To explore the viscoelastic behavior of the hydrogels, rheological measurements were performed with an Anton Paar MCR 300 rheometer (Anton Paar GmbH, Graz, Austria). A parallel plate setup (40 mm diameter) was used, and measurements were conducted at 37 °C using a solvent trap to limit water evaporation. A constant strain of 10% was applied within the linear viscoelastic region. The storage modulus (G′), representing the elastic behavior, was recorded for each sample in triplicate.

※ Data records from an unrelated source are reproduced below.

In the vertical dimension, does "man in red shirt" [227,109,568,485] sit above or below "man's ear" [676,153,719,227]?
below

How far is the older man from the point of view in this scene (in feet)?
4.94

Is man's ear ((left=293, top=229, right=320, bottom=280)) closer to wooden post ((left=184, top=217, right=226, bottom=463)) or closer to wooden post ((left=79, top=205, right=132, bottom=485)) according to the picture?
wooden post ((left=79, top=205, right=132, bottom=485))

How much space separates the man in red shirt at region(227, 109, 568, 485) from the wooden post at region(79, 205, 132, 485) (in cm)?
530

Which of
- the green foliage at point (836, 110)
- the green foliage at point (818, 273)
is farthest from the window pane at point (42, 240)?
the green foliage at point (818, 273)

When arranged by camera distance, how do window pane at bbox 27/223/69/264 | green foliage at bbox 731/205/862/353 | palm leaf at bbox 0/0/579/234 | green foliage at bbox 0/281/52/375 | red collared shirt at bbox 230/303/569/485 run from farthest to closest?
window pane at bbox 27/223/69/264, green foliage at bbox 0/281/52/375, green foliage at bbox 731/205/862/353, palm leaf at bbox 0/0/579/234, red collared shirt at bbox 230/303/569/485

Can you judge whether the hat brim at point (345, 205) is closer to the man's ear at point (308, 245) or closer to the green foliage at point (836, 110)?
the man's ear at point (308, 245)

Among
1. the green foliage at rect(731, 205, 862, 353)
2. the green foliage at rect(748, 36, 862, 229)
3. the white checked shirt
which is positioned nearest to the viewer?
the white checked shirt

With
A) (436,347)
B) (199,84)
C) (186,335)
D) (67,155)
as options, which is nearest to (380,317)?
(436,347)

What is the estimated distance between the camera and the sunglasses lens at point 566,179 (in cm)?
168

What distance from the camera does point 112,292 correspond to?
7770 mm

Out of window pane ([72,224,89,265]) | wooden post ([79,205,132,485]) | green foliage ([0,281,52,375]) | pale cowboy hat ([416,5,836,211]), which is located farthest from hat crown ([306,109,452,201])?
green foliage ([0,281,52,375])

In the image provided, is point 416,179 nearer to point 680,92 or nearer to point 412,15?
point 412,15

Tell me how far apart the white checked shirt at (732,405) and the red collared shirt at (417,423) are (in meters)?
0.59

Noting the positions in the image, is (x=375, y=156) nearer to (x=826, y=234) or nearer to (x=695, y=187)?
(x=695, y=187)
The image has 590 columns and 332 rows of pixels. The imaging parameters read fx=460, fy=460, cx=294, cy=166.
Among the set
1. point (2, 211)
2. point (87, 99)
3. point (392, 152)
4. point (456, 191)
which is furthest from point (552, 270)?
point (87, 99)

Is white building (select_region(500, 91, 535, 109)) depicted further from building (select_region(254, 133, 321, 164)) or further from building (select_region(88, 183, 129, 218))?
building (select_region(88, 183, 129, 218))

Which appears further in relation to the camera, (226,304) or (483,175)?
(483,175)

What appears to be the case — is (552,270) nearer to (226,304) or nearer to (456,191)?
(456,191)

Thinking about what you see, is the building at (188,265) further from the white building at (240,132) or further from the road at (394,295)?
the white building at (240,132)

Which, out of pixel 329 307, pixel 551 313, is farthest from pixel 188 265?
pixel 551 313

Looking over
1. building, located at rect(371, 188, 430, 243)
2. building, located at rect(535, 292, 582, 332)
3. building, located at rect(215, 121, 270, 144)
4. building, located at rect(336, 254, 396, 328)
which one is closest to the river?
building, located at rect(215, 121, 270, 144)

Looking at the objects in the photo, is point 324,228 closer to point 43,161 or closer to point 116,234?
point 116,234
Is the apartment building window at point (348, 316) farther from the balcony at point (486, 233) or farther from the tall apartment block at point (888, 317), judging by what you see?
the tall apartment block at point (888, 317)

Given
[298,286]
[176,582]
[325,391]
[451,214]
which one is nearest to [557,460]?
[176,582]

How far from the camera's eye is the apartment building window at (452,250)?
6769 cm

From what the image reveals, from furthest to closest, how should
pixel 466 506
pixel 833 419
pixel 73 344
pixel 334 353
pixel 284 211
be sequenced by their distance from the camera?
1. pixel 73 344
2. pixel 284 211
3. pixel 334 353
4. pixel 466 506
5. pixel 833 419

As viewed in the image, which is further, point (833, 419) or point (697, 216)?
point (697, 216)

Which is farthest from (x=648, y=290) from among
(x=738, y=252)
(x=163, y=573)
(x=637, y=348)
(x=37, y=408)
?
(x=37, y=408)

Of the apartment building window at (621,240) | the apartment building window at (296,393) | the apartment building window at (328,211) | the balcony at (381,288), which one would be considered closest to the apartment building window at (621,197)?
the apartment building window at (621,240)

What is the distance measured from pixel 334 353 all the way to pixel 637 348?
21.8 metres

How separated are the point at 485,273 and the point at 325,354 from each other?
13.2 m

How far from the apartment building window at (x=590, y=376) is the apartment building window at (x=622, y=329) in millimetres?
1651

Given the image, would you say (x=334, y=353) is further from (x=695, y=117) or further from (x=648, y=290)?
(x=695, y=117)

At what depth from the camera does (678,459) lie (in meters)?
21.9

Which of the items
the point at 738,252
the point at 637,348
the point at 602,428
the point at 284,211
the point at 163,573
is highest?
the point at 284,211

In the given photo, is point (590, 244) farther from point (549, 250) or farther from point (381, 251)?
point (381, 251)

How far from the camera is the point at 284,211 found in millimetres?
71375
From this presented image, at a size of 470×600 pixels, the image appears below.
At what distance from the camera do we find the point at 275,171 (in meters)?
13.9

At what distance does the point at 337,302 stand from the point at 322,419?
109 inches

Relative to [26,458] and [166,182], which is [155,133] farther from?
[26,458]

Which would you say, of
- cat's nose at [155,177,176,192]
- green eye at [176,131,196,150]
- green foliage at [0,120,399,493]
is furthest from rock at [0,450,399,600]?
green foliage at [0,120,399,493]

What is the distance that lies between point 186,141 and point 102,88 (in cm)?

The fatigue behavior of the hydrogels was evaluated under dynamic cyclic conditions using an orbital incubator set at 37 °C to simulate physiological temperature. Hydrogel samples were placed in the incubator and subjected to continuous mechanical agitation at 350 rpm, generating repetitive deformation cycles. The fatigue response was assessed after 504,000 and 1,008,000 cycles by measuring the permanent deformation of the hydrogels. The deformation (strain) of the hydrogels during the fatigue tests was determined by comparing the sample dimensions before and after cyclic loading. Specifically, the relative change in the characteristic dimension of each hydrogel sample was measured after the predetermined number of cycles and expressed as a percentage with respect to its initial dimension prior to testing. This approach was used to compare the resistance of the different hydrogel formulations to long-term cyclic mechanical stress and to evaluate the effect of F. cernua extract incorporation on fatigue performance.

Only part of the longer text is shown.